Direction 1
In the listing, rewrite the stretch from the line containing "this 300×151 image." through the line containing "rust stain on roof [14, 29, 197, 81]", replacing "detector" with "scanner" and leaving everything else unchanged. Give back only those lines.

Extract provided
=======
There have been other factors that have hampered him too, most notably those infamous days like Germany 2010 and the United States last year where he has had to sacrifice his own ambitions for the good of his team-mate.
"It was very hard, for sure," he explains. "They’re situations that no driver likes, something you really feel - not just me but the team.
"It’s part of life, we cannot go back; it happens. I did so many other things to help the team. In that race though, it was a little bit different."
Worse than losing hard-earned results, though, is the fact that in giving up positions he found himself criticised by fans and the media as someone who rolls over too easily.
"It’s hard because it’s not nice to read something that’s coming from your people in Brazil when they criticise me," he said. "But some things when you’re watching at home are easy to say: you’re not working for a company, for a group.
"And so many of the people who criticise me are doing the same thing in their own company, but nobody sees!
"I don’t feel sorry for what I did because I’m very professional, and I always did everything in the most professional way for the company I work for. It’s better to do that than get in a fight with the company that trusts you."
Yet when people look back on Massa’s career, and for a single moment that perhaps defines him as both a man and racing driver, it will be in how he handled the 2008 season finale at Interlagos that stands out.
Standing up there on the podium that day, having driven his heart out to deliver the win he needed to be champion - only to see it all taken away from him at the final corner when Lewis Hamilton slipped past Timo Glock - Massa’s sportsmanship moved anyone who saw it.
"I never thought about what I would say, it was just natural. I was myself looking to my people, and I tried to be myself."
Looking back now, though, Massa thinks it was not too difficult to do what he did that day. Interestingly, that is in part because he does not think that was the moment the title was lost.
"It was OK, much better than what I expected," he says.
"I couldn’t do anything better than what I did, I didn’t lose the championship in Brazil. For sure if I lost the championship because of me, it would have been much more difficult.
=======
Data rows
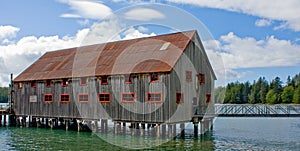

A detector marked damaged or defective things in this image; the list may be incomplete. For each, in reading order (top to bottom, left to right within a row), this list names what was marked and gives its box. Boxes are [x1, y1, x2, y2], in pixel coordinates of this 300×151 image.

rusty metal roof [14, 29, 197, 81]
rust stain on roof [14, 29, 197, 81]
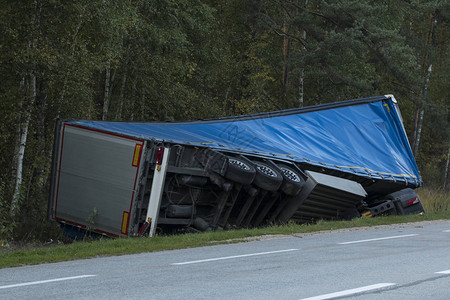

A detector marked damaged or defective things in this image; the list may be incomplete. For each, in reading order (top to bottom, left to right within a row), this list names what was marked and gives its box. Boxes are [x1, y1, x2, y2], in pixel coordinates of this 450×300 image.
=======
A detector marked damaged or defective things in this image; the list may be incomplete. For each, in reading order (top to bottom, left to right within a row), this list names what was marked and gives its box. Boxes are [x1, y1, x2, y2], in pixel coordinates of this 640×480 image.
=======
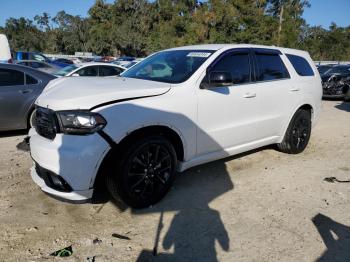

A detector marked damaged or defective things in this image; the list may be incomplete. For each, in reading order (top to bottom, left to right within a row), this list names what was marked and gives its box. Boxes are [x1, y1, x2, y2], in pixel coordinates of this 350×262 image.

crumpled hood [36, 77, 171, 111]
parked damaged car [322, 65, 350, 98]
=======
Direction 2
Extend the passage on Felipe Massa's career past its final sentence.

Expected answer 1
A scanner marked damaged or defective things in this image; the list may be incomplete. For each, in reading order (top to bottom, left to right within a row), this list names what was marked and gives its box. Boxes are [x1, y1, x2, y2], in pixel coordinates of this 300×151 image.

rusty metal roof [14, 29, 197, 81]
rust stain on roof [14, 29, 197, 81]

Expected answer 2
"To be honest, what I did in the last race in 2008, I gave 120 percent. I started on pole position and I won the race and did the quickest lap of the race - I did everything in very difficult pressure.
"I knew the situation was going to be difficult but we did our best. So I’m very happy with what I did in the last race of 2008. I lost the championship in the other races.
"I would say maybe the race where I fear we lost the championship was Singapore. Hungary I was leading the race and I had an engine problem, but this is something which can happen.
"What happened in Singapore was unacceptable. I lost the championship there unfortunately, but it’s like that. So I would say I’m very happy for what I did, and I hope I can be even more happy with what I do from now until the end of my career."
Much has been said about way that Renault cheated at the 2008 Singapore Grand Prix to deliver Fernando Alonso a surprise victory by getting Nelson Piquet to deliberately crash.
Yet beyond the impact those events had on the sport, Massa knows that valuable points went begging that day, for it was under the safety car - brought out from Piquet’s crash - that his refuelling stop went so badly wrong.
"What happened there was like a situation in football where there’s a match and they pay the referee - it’s the same situation," he says.
"We saw so many championships in football where they saw that they paid the referees and the team who lost went through, but in Formula 1 nothing happens.
"But I will never cry for what’s happened; it did happen and I feel sorry, but we need to think forward."
So how does he feel then about having shared a team with the very man who benefited the most from the Singapore events in 2008, Alonso?
"I don’t think we are here to speak about that! I have no problem with Fernando, who is maybe the strongest team-mate I’ve raced with.
"I’ve always enjoyed what we’ve done together at Ferrari. Maybe I would have preferred to do a little bit better than I did, but we’ve had a good relationship.
"As I say I’m not a frustrated man, I’m a happy man. And I hope he [Alonso] can have a great future, not just him but with Kimi and Ferrari, and myself as well."
Tucked away at the start of that answer is an interesting comment: that Alonso is perhaps the ‘strongest’ team-mate he has ever had. So is he saying that the Spaniard is better than Michael Schumacher?
"I think Fernando is very quick and he’s able to take the best from the car all the time, at most of the tracks," he said. "He’s very intelligent, he understands a lot about the car, and he’s very strong mentally and works well under pressure.
Massa acknowledges though that working alongside Schumacher early in his career was a huge fillip in making him appreciate exactly what he needed to do to succeed in F1.
"It was very important for me, not just to work with Michael but to be the test driver in 2003, working with Michael and Rubens [Barrichello] and trying to understand the way they worked with the engineers and the people in the team.
"And then working with Michael in the same car, it was a big school. It was very important."
Although his Ferrari departure offers the perfect chance to reflect on recent years, like any sportsman he is thinking only of what is to come. His move to Williams was only sealed after this interview took place, but even at the time he was looking forward to being somewhere different.
"I feel happy to change, to start again from zero. I have zero frustration for the position I’m in now.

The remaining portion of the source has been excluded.